Primarie, States in marcia: l'obiettivo è la Casa Bianca

Parte oggi nell'Iowa la maratona delle primarie che si concluderà alla fine dell’estate

Primarie, States in marcia: 
l'obiettivo è la Casa Bianca

Des Moines - Non si è mai speso tanto in una «campagna elettorale» che a andar bene porterà al voto 200mila persone e che solo una pigra saggezza convenzionale continua a definire il barometro d’America. Mai tanti candidati, forse, si sono affacciati così spesso sul paesaggio umano quasi vuoto dell’Iowa. E mai, probabilmente, la contrapposizione delle idee e delle proposte è stata così scarna e le idee nuove così latitanti. Non è colpa dei cittadini di Des Moines e dintorni: anch’essi esprimono, nel loro piccolo, gli umori generali dell’America al momento del via della terza campagna elettorale del secolo e della più lunga della storia, assurdamente anticipate nei tempi, che hanno obbligato candidati, elettori e finanziatori a mettere quasi tutte le carte in tavola nell’autunno del 2007 per scegliere un presidente che entrerà in carica nel gennaio 2009. In un certo senso, dunque, i giochi sono fatti. In un altro senso le decisioni non sono mai state così lontane, perché mancano, semplicemente, figure e programmi sufficientemente convincenti.
Se il resto sarà come il prologo, vivremo soprattutto polemiche e scontri personali, molto più che confronti di idee e di programmi.

Entrambi i partiti sembrano avere esaurito la loro forza di immaginazione, seppure per motivi diversi: i repubblicani perché in otto anni di Bush (sei dei quali spalleggiato da una maggioranza in Congresso) hanno realizzato quasi tutti gli obiettivi cui maggiormente tenevano e adesso sono a corto di idee, oltre che di fiato.
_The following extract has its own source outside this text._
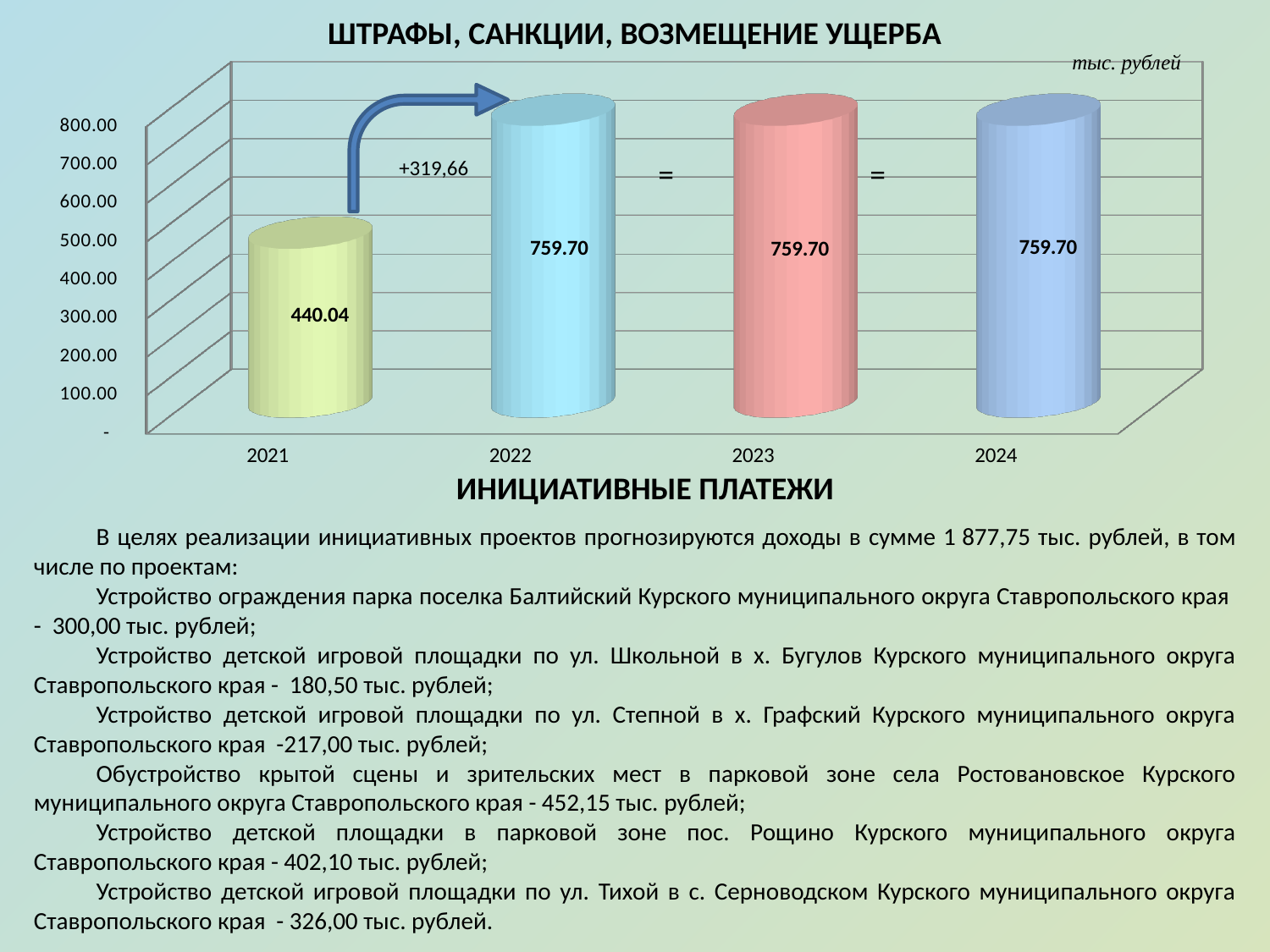
What is the highest value shown in the chart? 759.70 What unit of measurement is indicated for the chart? тыс. рублей Which is larger, the value for 2021 or the value for 2023? 2023 What kind of chart is shown on the slide? bar chart What is the value for 2021 in the chart? 440.04 What is the value for 2022 in the chart? 759.70 What is the difference between the values for 2022 and 2021? 319.66 Does the value rise or fall from 2021 to 2022? rise How many years are shown on the x axis of the chart? 4 What is the value for 2024 in the chart? 759.70 Is the value for 2021 greater or less than 500.00? less Which year has the lowest value in the chart? 2021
E i democratici di idee continuano a non averne e ad oscillare fra un rituale «no» alla linea della Casa Bianca e un più o meno tacito accodarsi ad essa, come è venuto in luce soprattutto da quando il partito di opposizione ha riconquistato Senato e Camera e in un anno non ha né realizzato né proposto niente di importante.

I due politici più impopolari d’America sono oggi, non a caso, coloro che incarnano rispettivamente il potere esecutivo e quello legislativo, George Bush e Nancy Pelosi. Quest’ultima è addirittura scomparsa dalle cronache dopo un debutto ambizioso e baldanzoso, il primo alla ribalta c’è rimasto e ci rimarrà fino alla sera dell’ultimo giorno di potere, perché se la fiducia in lui si è erosa, la sua capacità decisionale è intatta. Mentre i candidati alla sua successione si azzuffano fra le praterie dell’Iowa e i monti del New Hampshire, Bush si prepara a un viaggio nel cuore del Medio Oriente, Israele e Palestina, per propugnare un suo piano definito nuovo, ma che di novità nei contiene ben poche e non per sua colpa. Sfiorerà questa volta l’Irak, il campo di battaglia che è curiosamente sparito da un paio di mesi dai discorsi e dalla memoria degli americani. Un motivo c’è: negli ultimi mesi le cose sono andate meglio o almeno meno peggio. La strategia di Petraeus ha, per una volta, dato i frutti promessi, pur nell’ambiguità perenne di quella guerra. Il numero di caduti americani nel 2007 è stato il più alto dall’inizio del conflitto, ma quasi nessuno ne parla perché la vera notizia è che negli ultimi mesi esso è drasticamente diminuito. Ma si parla poco anche di questo, forse per prudenza di fronte alla eventualità sempre possibile di una «ricaduta» che i dati degli ultimi giorni suggeriscono. Tutto questo cambia ben poco, in un senso o nell’altro, il giudizio sulla guerra e sul presidente: l’opinione si è ormai cristallizzata in quattro anni abbondanti: nessuno è realmente convinto che l’America stia vincendo, quasi nessuno pensa seriamente che si debba o si possa riportare i soldati a casa.

Analogamente anche sui temi economici e sociali il dibattito è talmente sfumato da non stimolare scelte vere e proprie. Se la Casa Bianca è giù nei sondaggi, il Congresso ne esce ancora peggio. Si indovina un vuoto nel momento in cui gli americani cominciano ad andare alle urne. Lo confermano un sondaggio e un’iniziativa. La lista delle «cento persone più influenti del mondo», pubblicata dal settimanale Time, non include George Bush.

E a New York, città di Hillary Clinton e di Rudy Giuliani, si sono riuniti i propugnatori della candidatura di un terzo concittadino: il sindaco Michael Bloomberg, ex democratico che ora ha lasciato anche i repubblicani.